The “consumer welfare” approach to antimonopoly is the main contributor to the extreme and dangerous concentrations of power that Americans face today. In place of this vague, subjective, easily manipulated, and fundamentally corrupt framework, we propose a system of simple rules that is true to the original American approach to building and protecting an open and democratic society.

Today, extreme corporate concentration is the rule across a great variety of industries, from health care to agriculture to communications. This concentration of power poses numerous threats to the economic wellbeing of Americans, as monopolists drive down wages, jack up prices, and reduce quality and supply. Of even greater concern, this concentration poses grave threats to American democracy as these powers capture ever more control over media and communications platforms and markets, and over the government itself.

In establishing America’s antimonopoly system, the founders and Congress sought to protect us, as both citizens and economic actors, from dangerous concentrations of wealth, power, and control. For two centuries, they used simple rules—including common carriage, bans on vertical integration in banking and railroads, and programs to promote the wide dispersion of land—to limit the size, structure, behavior, and reach of corporations and to protect our democracy and our most basic liberties. But a generation ago, the executive branch and the courts began to adopt a radically different set of goals and methods. As a result, enforcers today typically decide the merits of any particular merger or corporate practice based on studies by neoclassical economists of the theoretical “efficiency” of some particular merger or business practice.

It is now overwhelmingly clear that this vague, highly subjective, and easily manipulated standard is a main, if not the main, source of the extreme and dangerous concentrations of power Americans face throughout the nation’s political economy.

In place of this flawed and ahistorical “consumer welfare” approach to antimonopoly we propose a system of regulating competition and structuring markets that is true to the original American vision for an open and democratic society. Congress, the executive branch, and federal antimonopoly enforcers and regulators can enact these “bright-line” rules through legislation, rulemaking, and policy guidance. Indeed, a number of new proposals already aim to establish bright-line limits on the size and practices of corporations. For example, Senators Klobuchar and Warren have, respectively, proposed specific prohibitions on corporate consolidation and on the behavior and structure of large digital platforms.

We offer five key planks:

First, treat corporations in sectors that are natural monopolies or that have strong network effects in much the same vein as we treat public utilities. As such, mandate fair, reasonable, and non-discriminatory pricing and terms of service, and outlaw all such corporations from competing with their customers through vertical integration. Such rules will require public auditing of algorithms and direct public control over how personal data is gathered and used by these network systems.

## Source excerpt:

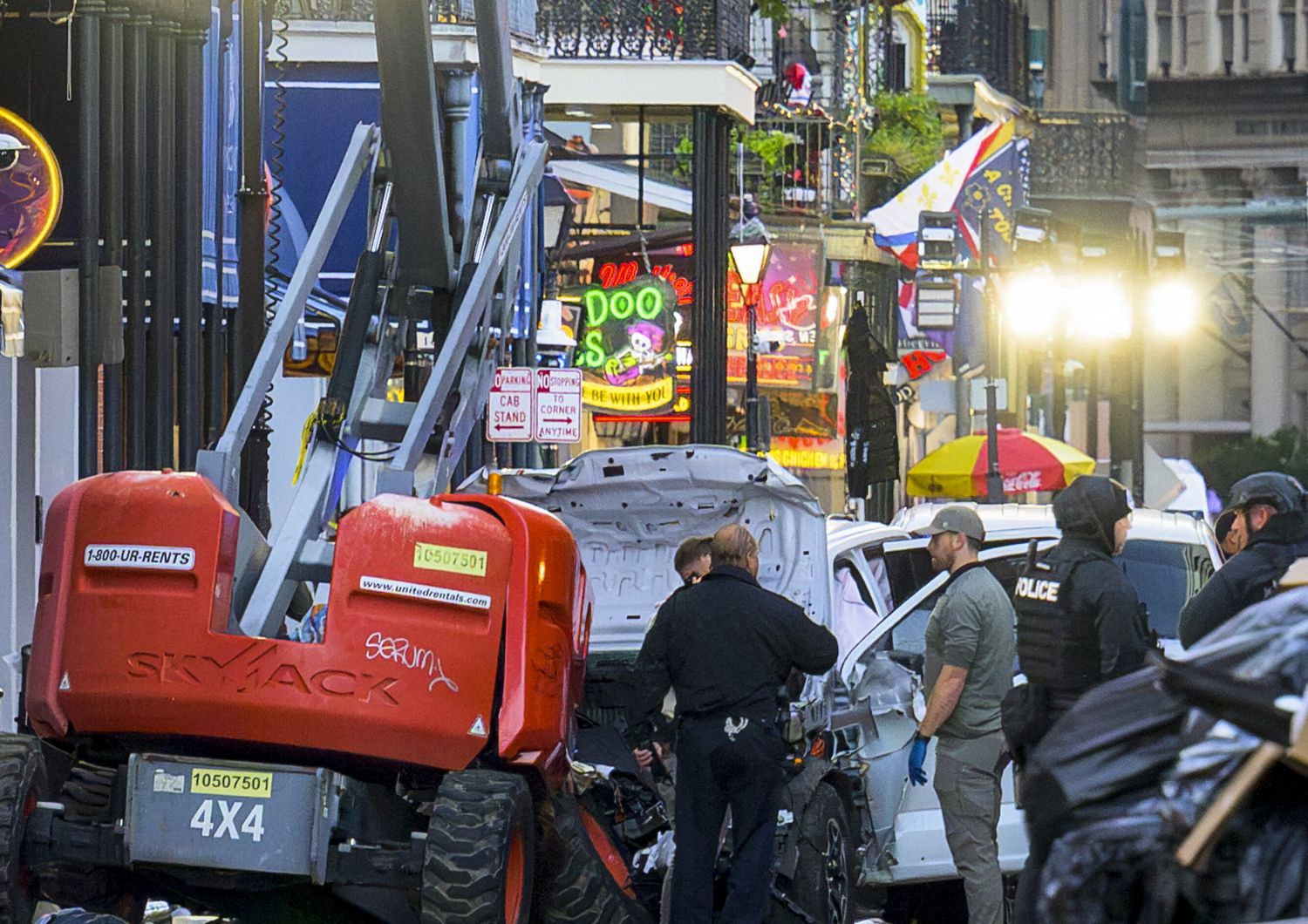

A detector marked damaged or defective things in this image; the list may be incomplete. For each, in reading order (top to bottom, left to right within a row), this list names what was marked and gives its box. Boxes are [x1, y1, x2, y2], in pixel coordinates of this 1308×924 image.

## Task objective:
Repeat the passage of the antimonopoly text from "First, treat corporations" up to and including "these network systems.". Rely only on the antimonopoly text to answer.

## Answer to this task:
First, treat corporations in sectors that are natural monopolies or that have strong network effects in much the same vein as we treat public utilities. As such, mandate fair, reasonable, and non-discriminatory pricing and terms of service, and outlaw all such corporations from competing with their customers through vertical integration. Such rules will require public auditing of algorithms and direct public control over how personal data is gathered and used by these network systems.